**YOUR OBJECTIVE:** From the text below on the legitimacy of systems of power, copy the passage from "All information, which" to "book 'Beyond Management'." word for word.

**TEXT:**
^^^^^^^^

2) "Systems of Power", just like powerful individuals, cannot endure in the long-run and also be effective unless they can claim 'legitimacy', and consequently also 'loyalty', in the minds of the majority of the people by whose daily actions the system is maintained and developed. It follows that only systems which are overtly and demonstrably able to continue operating primarily and effectively in the interests of those people can have any chance of enduring indefinitely and so also of assuring, to the maximum extent possible, the indefinite success and survival of those people.
All information, which can be and is widely disseminated amongst those people, which is able to credibly caste doubt upon any system's legitimacy, will contribute to the weakening of the legitimacy and hence of the loyalty and active support enjoyed by such systems. Etsko 'Ibrahim' Schuitema deals at length with these issues of legitimacy and loyalty, at the grass roots level of social anthropology as applied in the industrial and commercial context, in his book 'Beyond Management'.

^^^^^^^^

**INFORMATION SHOWN:**
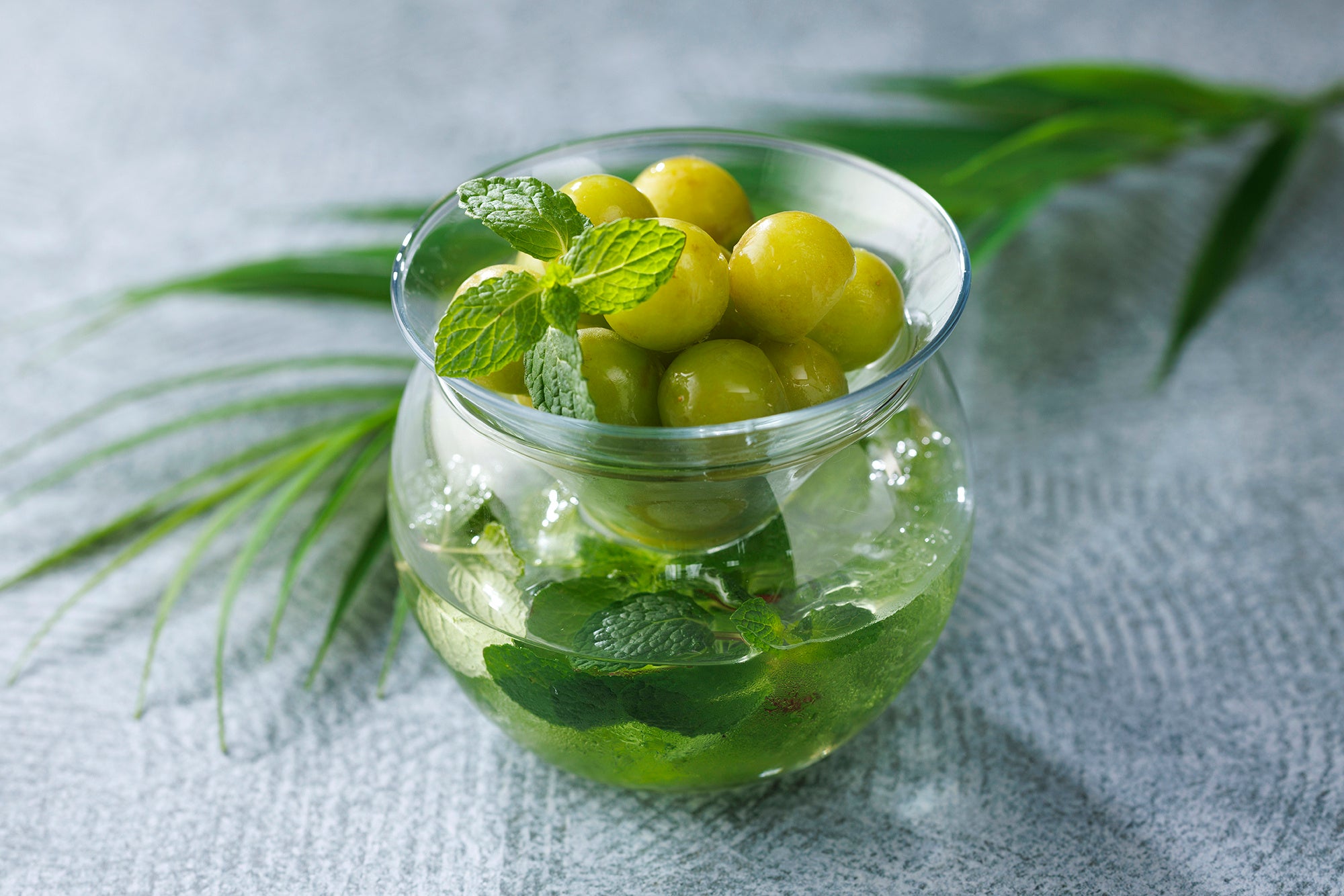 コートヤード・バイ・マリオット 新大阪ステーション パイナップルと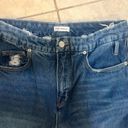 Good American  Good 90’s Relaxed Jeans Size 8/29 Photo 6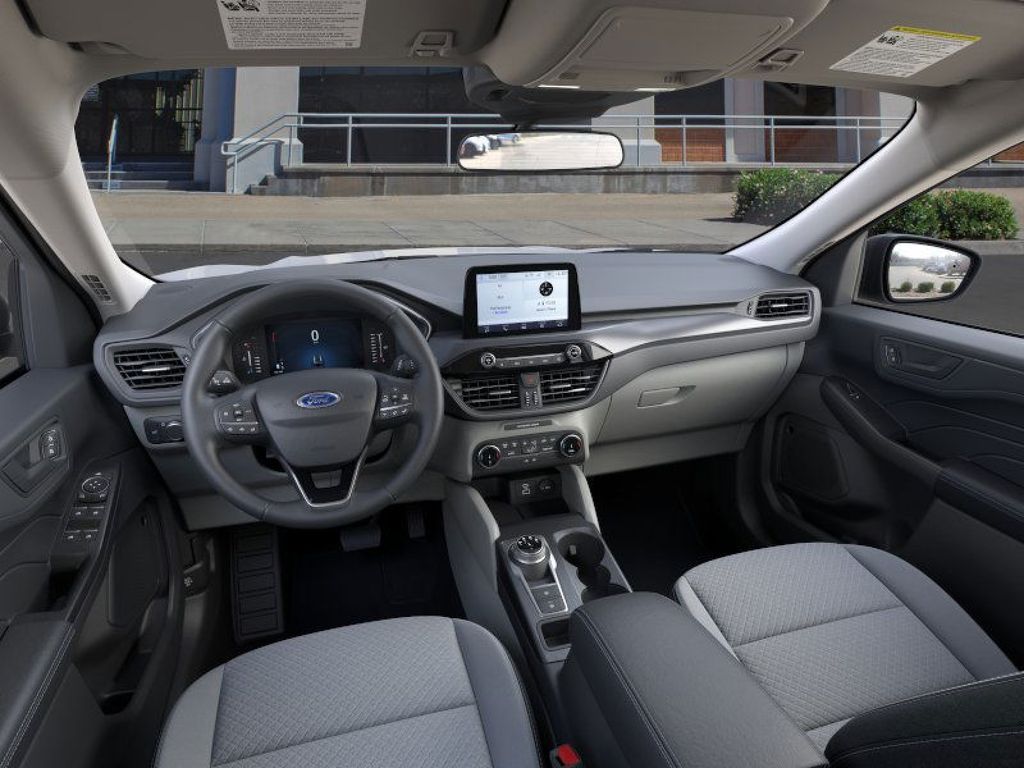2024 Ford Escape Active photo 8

^^^^^^^^

**SOLUTION FOR THIS TASK:**
All information, which can be and is widely disseminated amongst those people, which is able to credibly caste doubt upon any system's legitimacy, will contribute to the weakening of the legitimacy and hence of the loyalty and active support enjoyed by such systems. Etsko 'Ibrahim' Schuitema deals at length with these issues of legitimacy and loyalty, at the grass roots level of social anthropology as applied in the industrial and commercial context, in his book 'Beyond Management'.